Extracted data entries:

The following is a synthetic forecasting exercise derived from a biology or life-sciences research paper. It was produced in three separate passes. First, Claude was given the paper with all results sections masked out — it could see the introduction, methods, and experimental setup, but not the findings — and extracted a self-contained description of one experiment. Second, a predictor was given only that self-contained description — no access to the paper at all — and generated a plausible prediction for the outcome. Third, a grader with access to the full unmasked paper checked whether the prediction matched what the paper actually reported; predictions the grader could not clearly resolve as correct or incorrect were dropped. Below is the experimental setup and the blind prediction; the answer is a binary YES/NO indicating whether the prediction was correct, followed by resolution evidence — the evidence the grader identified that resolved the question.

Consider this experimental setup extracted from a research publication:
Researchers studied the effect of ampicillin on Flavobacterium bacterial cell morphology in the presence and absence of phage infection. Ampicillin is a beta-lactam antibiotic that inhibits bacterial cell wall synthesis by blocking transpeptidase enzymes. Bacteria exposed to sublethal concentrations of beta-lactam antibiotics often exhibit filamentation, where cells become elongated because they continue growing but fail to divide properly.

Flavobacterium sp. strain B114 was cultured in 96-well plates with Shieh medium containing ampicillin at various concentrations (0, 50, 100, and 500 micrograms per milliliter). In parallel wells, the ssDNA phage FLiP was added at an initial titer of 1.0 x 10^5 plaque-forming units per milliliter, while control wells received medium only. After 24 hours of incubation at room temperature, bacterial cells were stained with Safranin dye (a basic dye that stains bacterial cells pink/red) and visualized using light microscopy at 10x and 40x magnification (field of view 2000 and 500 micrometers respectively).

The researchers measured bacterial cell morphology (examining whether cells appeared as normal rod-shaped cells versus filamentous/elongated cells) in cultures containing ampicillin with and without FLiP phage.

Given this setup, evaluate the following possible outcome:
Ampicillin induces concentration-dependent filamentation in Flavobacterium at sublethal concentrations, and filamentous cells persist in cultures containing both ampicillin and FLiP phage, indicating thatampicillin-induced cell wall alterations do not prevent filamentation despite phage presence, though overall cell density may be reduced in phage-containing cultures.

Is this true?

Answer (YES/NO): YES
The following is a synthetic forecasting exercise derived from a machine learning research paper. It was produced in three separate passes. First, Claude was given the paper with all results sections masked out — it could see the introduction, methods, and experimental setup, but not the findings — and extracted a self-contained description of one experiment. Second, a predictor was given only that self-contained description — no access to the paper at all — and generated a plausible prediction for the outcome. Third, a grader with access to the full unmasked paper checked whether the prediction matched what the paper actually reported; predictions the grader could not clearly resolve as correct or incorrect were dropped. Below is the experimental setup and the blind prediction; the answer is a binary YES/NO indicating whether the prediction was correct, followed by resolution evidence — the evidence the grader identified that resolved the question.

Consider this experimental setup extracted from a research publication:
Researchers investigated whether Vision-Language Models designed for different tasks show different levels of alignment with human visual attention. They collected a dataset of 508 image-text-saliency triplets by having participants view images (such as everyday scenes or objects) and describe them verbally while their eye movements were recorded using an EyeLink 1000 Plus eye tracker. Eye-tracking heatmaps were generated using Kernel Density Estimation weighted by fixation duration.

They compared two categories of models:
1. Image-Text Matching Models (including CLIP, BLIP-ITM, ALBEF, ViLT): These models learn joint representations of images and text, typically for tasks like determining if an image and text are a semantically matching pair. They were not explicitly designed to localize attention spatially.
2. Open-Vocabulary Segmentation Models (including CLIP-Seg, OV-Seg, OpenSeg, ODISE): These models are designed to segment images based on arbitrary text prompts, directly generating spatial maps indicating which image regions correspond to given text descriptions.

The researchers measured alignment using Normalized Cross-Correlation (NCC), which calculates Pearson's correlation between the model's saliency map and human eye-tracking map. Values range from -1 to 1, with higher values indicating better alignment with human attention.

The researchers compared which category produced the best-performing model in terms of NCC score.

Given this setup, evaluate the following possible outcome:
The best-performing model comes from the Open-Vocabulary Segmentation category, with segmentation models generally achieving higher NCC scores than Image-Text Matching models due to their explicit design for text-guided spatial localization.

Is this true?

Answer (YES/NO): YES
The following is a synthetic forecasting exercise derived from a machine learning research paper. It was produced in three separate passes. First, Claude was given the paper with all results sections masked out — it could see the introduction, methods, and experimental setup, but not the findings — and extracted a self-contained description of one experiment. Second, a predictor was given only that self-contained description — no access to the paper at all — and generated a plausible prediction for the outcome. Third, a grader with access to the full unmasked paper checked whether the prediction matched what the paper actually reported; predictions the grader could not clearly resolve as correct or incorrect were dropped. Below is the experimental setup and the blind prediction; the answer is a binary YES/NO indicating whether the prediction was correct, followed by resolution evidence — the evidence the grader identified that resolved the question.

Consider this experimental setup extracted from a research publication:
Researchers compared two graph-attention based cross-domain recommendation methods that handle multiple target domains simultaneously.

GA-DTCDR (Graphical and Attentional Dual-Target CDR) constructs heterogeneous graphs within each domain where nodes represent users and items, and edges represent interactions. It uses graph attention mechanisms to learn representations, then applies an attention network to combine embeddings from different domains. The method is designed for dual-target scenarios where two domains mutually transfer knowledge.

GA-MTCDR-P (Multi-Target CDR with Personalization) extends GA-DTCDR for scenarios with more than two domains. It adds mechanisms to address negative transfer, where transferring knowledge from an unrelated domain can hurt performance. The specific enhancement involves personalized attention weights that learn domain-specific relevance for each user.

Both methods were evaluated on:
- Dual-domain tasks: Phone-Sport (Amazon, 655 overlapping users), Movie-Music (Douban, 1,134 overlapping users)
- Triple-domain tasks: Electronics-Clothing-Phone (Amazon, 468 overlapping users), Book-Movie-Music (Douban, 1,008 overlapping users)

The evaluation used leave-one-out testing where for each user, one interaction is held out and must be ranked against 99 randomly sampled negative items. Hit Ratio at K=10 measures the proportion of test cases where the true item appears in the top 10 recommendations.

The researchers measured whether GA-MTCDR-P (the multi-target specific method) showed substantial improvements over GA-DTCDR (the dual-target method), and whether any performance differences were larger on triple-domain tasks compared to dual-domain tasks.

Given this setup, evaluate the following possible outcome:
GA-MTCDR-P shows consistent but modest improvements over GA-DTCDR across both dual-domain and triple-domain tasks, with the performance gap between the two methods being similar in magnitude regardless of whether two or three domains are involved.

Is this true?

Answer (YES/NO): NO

## Exercise instructions
The reply should contain all of the entries exactly as shown above.

## Result for this task
The following is a synthetic forecasting exercise derived from a biology or life-sciences research paper. It was produced in three separate passes. First, Claude was given the paper with all results sections masked out — it could see the introduction, methods, and experimental setup, but not the findings — and extracted a self-contained description of one experiment. Second, a predictor was given only that self-contained description — no access to the paper at all — and generated a plausible prediction for the outcome. Third, a grader with access to the full unmasked paper checked whether the prediction matched what the paper actually reported; predictions the grader could not clearly resolve as correct or incorrect were dropped. Below is the experimental setup and the blind prediction; the answer is a binary YES/NO indicating whether the prediction was correct, followed by resolution evidence — the evidence the grader identified that resolved the question.

Consider this experimental setup extracted from a research publication:
Researchers studied the effect of ampicillin on Flavobacterium bacterial cell morphology in the presence and absence of phage infection. Ampicillin is a beta-lactam antibiotic that inhibits bacterial cell wall synthesis by blocking transpeptidase enzymes. Bacteria exposed to sublethal concentrations of beta-lactam antibiotics often exhibit filamentation, where cells become elongated because they continue growing but fail to divide properly.

Flavobacterium sp. strain B114 was cultured in 96-well plates with Shieh medium containing ampicillin at various concentrations (0, 50, 100, and 500 micrograms per milliliter). In parallel wells, the ssDNA phage FLiP was added at an initial titer of 1.0 x 10^5 plaque-forming units per milliliter, while control wells received medium only. After 24 hours of incubation at room temperature, bacterial cells were stained with Safranin dye (a basic dye that stains bacterial cells pink/red) and visualized using light microscopy at 10x and 40x magnification (field of view 2000 and 500 micrometers respectively).

The researchers measured bacterial cell morphology (examining whether cells appeared as normal rod-shaped cells versus filamentous/elongated cells) in cultures containing ampicillin with and without FLiP phage.

Given this setup, evaluate the following possible outcome:
Ampicillin induces concentration-dependent filamentation in Flavobacterium at sublethal concentrations, and filamentous cells persist in cultures containing both ampicillin and FLiP phage, indicating thatampicillin-induced cell wall alterations do not prevent filamentation despite phage presence, though overall cell density may be reduced in phage-containing cultures.

Is this true?

Answer (YES/NO): YES
The following is a synthetic forecasting exercise derived from a machine learning research paper. It was produced in three separate passes. First, Claude was given the paper with all results sections masked out — it could see the introduction, methods, and experimental setup, but not the findings — and extracted a self-contained description of one experiment. Second, a predictor was given only that self-contained description — no access to the paper at all — and generated a plausible prediction for the outcome. Third, a grader with access to the full unmasked paper checked whether the prediction matched what the paper actually reported; predictions the grader could not clearly resolve as correct or incorrect were dropped. Below is the experimental setup and the blind prediction; the answer is a binary YES/NO indicating whether the prediction was correct, followed by resolution evidence — the evidence the grader identified that resolved the question.

Consider this experimental setup extracted from a research publication:
Researchers investigated whether Vision-Language Models designed for different tasks show different levels of alignment with human visual attention. They collected a dataset of 508 image-text-saliency triplets by having participants view images (such as everyday scenes or objects) and describe them verbally while their eye movements were recorded using an EyeLink 1000 Plus eye tracker. Eye-tracking heatmaps were generated using Kernel Density Estimation weighted by fixation duration.

They compared two categories of models:
1. Image-Text Matching Models (including CLIP, BLIP-ITM, ALBEF, ViLT): These models learn joint representations of images and text, typically for tasks like determining if an image and text are a semantically matching pair. They were not explicitly designed to localize attention spatially.
2. Open-Vocabulary Segmentation Models (including CLIP-Seg, OV-Seg, OpenSeg, ODISE): These models are designed to segment images based on arbitrary text prompts, directly generating spatial maps indicating which image regions correspond to given text descriptions.

The researchers measured alignment using Normalized Cross-Correlation (NCC), which calculates Pearson's correlation between the model's saliency map and human eye-tracking map. Values range from -1 to 1, with higher values indicating better alignment with human attention.

The researchers compared which category produced the best-performing model in terms of NCC score.

Given this setup, evaluate the following possible outcome:
The best-performing model comes from the Open-Vocabulary Segmentation category, with segmentation models generally achieving higher NCC scores than Image-Text Matching models due to their explicit design for text-guided spatial localization.

Is this true?

Answer (YES/NO): YES
The following is a synthetic forecasting exercise derived from a machine learning research paper. It was produced in three separate passes. First, Claude was given the paper with all results sections masked out — it could see the introduction, methods, and experimental setup, but not the findings — and extracted a self-contained description of one experiment. Second, a predictor was given only that self-contained description — no access to the paper at all — and generated a plausible prediction for the outcome. Third, a grader with access to the full unmasked paper checked whether the prediction matched what the paper actually reported; predictions the grader could not clearly resolve as correct or incorrect were dropped. Below is the experimental setup and the blind prediction; the answer is a binary YES/NO indicating whether the prediction was correct, followed by resolution evidence — the evidence the grader identified that resolved the question.

Consider this experimental setup extracted from a research publication:
Researchers compared two graph-attention based cross-domain recommendation methods that handle multiple target domains simultaneously.

GA-DTCDR (Graphical and Attentional Dual-Target CDR) constructs heterogeneous graphs within each domain where nodes represent users and items, and edges represent interactions. It uses graph attention mechanisms to learn representations, then applies an attention network to combine embeddings from different domains. The method is designed for dual-target scenarios where two domains mutually transfer knowledge.

GA-MTCDR-P (Multi-Target CDR with Personalization) extends GA-DTCDR for scenarios with more than two domains. It adds mechanisms to address negative transfer, where transferring knowledge from an unrelated domain can hurt performance. The specific enhancement involves personalized attention weights that learn domain-specific relevance for each user.

Both methods were evaluated on:
- Dual-domain tasks: Phone-Sport (Amazon, 655 overlapping users), Movie-Music (Douban, 1,134 overlapping users)
- Triple-domain tasks: Electronics-Clothing-Phone (Amazon, 468 overlapping users), Book-Movie-Music (Douban, 1,008 overlapping users)

The evaluation used leave-one-out testing where for each user, one interaction is held out and must be ranked against 99 randomly sampled negative items. Hit Ratio at K=10 measures the proportion of test cases where the true item appears in the top 10 recommendations.

The researchers measured whether GA-MTCDR-P (the multi-target specific method) showed substantial improvements over GA-DTCDR (the dual-target method), and whether any performance differences were larger on triple-domain tasks compared to dual-domain tasks.

Given this setup, evaluate the following possible outcome:
GA-MTCDR-P shows consistent but modest improvements over GA-DTCDR across both dual-domain and triple-domain tasks, with the performance gap between the two methods being similar in magnitude regardless of whether two or three domains are involved.

Is this true?

Answer (YES/NO): NO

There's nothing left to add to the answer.